Are we then expected to ignore blatant evil and leave it unchallenged? I don’t think so, and that’s not what the parable or Jesus are saying here. The reality of sin and evil in our world is clear. It’s because of the existence of sin and evil, what Francis Spufford memorably described as ‘the human propensity to [bleep] things us’ that God gave his people the law and the commandments to guide their interactions as a community. Every human society or community needs some kind of code of conduct, and consequences for those who fall outside of it, and justice in this world is just that: for this world, and for this present time. The final call is not ours to make, thanks be to God.

One of the ways of thinking about God’s judgement that has made sense to me was described by Malcolm Guite, in a commentary on his sonnet for the feast of the Holy Innocents. He points out that in the book of Revelation, we see the lamb at the centre of the throne. Our great shepherd, always presented in contrast to the flock he loves so much, has become one of the sheep, and has learnt at first hand what it is to be mistreated, to be made the victim of the wolf. Guite then goes on to say, “in that final light, there will be no evasion, no spin, no propaganda, no polite euphemisms, but only searing truth. But right at the heart of the truth will be the Lamb, who died as much for the Herods as for their victims; and even there ‘the need and chance to salvage everything’, the possibility in repentance, for the blood-thirsty themselves to be ‘washed…in the blood of the Lamb”.

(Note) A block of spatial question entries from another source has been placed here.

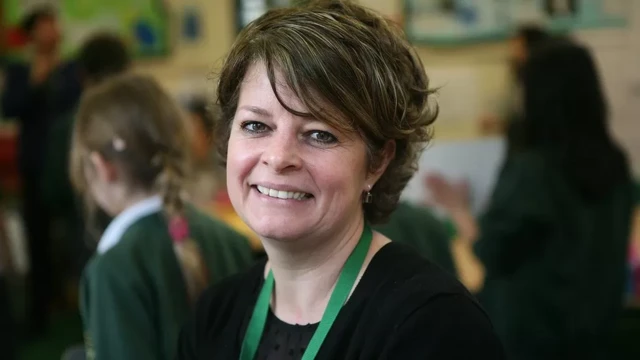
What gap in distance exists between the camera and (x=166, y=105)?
Answer: 5.77 feet

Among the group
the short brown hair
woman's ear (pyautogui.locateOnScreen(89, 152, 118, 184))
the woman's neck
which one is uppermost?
the short brown hair

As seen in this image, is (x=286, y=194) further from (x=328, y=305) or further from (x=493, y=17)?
(x=493, y=17)

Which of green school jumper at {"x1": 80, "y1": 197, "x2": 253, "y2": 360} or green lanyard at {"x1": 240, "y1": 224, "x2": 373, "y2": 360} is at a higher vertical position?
green lanyard at {"x1": 240, "y1": 224, "x2": 373, "y2": 360}

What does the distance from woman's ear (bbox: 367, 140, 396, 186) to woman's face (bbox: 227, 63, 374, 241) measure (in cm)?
4

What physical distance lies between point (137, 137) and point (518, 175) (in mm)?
1189

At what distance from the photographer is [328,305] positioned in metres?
1.09

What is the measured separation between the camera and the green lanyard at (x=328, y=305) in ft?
3.53

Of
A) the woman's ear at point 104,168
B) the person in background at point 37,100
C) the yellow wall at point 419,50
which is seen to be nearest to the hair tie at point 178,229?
the woman's ear at point 104,168

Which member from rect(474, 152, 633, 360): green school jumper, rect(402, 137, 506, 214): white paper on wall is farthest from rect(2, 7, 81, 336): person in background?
rect(474, 152, 633, 360): green school jumper

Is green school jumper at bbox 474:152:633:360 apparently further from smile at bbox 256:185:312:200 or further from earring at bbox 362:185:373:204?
smile at bbox 256:185:312:200

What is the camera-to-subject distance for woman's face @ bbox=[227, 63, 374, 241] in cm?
106

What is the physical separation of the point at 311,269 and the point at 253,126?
0.23m

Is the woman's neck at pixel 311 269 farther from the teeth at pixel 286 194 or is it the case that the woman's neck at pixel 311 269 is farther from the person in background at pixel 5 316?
the person in background at pixel 5 316

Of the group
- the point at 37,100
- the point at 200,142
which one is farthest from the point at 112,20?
the point at 200,142
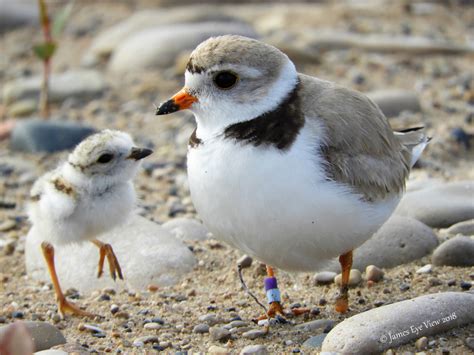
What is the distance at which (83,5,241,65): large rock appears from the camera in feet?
30.4

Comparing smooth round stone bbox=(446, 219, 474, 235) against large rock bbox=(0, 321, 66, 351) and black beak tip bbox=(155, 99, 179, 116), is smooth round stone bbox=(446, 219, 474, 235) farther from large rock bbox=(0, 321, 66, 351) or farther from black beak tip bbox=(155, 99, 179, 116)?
large rock bbox=(0, 321, 66, 351)

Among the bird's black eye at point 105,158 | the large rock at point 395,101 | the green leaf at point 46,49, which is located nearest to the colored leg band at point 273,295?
the bird's black eye at point 105,158

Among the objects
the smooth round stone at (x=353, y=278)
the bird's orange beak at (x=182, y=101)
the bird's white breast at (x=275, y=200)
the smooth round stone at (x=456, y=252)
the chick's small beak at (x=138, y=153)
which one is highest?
the bird's orange beak at (x=182, y=101)

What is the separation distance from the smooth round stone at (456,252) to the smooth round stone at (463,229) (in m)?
0.33

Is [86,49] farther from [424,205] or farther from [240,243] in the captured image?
[240,243]

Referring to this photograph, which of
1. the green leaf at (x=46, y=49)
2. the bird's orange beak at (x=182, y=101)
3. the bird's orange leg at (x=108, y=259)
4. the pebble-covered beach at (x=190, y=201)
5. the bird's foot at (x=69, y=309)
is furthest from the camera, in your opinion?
the green leaf at (x=46, y=49)

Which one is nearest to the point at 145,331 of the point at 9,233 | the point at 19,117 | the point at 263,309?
the point at 263,309

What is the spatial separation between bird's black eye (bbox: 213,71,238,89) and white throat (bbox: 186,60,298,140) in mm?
85

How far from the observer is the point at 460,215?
197 inches

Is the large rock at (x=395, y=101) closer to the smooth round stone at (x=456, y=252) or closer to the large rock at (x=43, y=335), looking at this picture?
the smooth round stone at (x=456, y=252)

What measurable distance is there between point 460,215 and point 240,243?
5.74 ft

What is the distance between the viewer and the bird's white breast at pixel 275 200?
11.7 ft

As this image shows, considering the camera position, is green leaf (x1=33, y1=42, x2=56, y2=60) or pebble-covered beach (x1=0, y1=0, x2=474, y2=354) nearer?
pebble-covered beach (x1=0, y1=0, x2=474, y2=354)

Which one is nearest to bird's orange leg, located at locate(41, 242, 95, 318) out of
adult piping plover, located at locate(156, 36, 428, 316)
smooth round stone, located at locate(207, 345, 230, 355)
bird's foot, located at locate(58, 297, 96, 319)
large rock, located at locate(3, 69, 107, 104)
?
bird's foot, located at locate(58, 297, 96, 319)
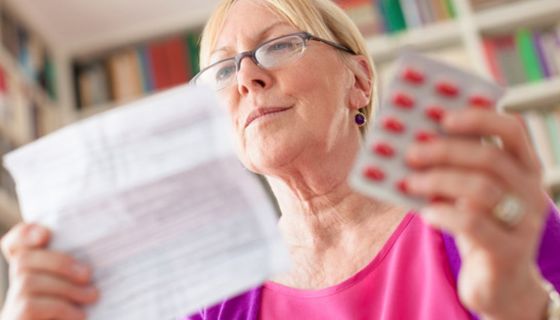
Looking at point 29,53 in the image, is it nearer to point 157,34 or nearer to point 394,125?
point 157,34

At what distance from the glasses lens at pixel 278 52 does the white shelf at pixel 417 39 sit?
167 cm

The thing is, though, if Herod has to come before the throne of God, if we want them, all those bad people, to be exposed to that “searing truth”, then we have to be ready to come before it too. We cannot demand judgement for them, without being willing to undergo it ourselves. And now two things happen. The line between us, the goodies (of course), and them, the baddies, breaks down – or, rather, runs though each of us, such that there is only “us”. As uncomfortable as it may feel and sound and be, we’re all in this together. If I hope that when the time comes, I may be judged gently and fairly, and with love, then I must also hold this hope for all who will come before God. For all that facing the truth in this way is a searing experience, I also long for the day when all of my rubbish will finally be burned away. And here then comes the second thing, the even deeper reality: “right at the heart of the truth will be the lamb”. The lamb, the truth of whose sacrifice and love and power is bigger and greater and mightier and stronger than any of the powers of sin and evil and chaos that sometimes seem so dominant in our world and in our lives. The lamb who will take away – who is already taking away, if only we’ll let him – all that corrupts, all that leads us to hurt ourselves, one another and our planet. All of it will one day be gone, thank the Lord.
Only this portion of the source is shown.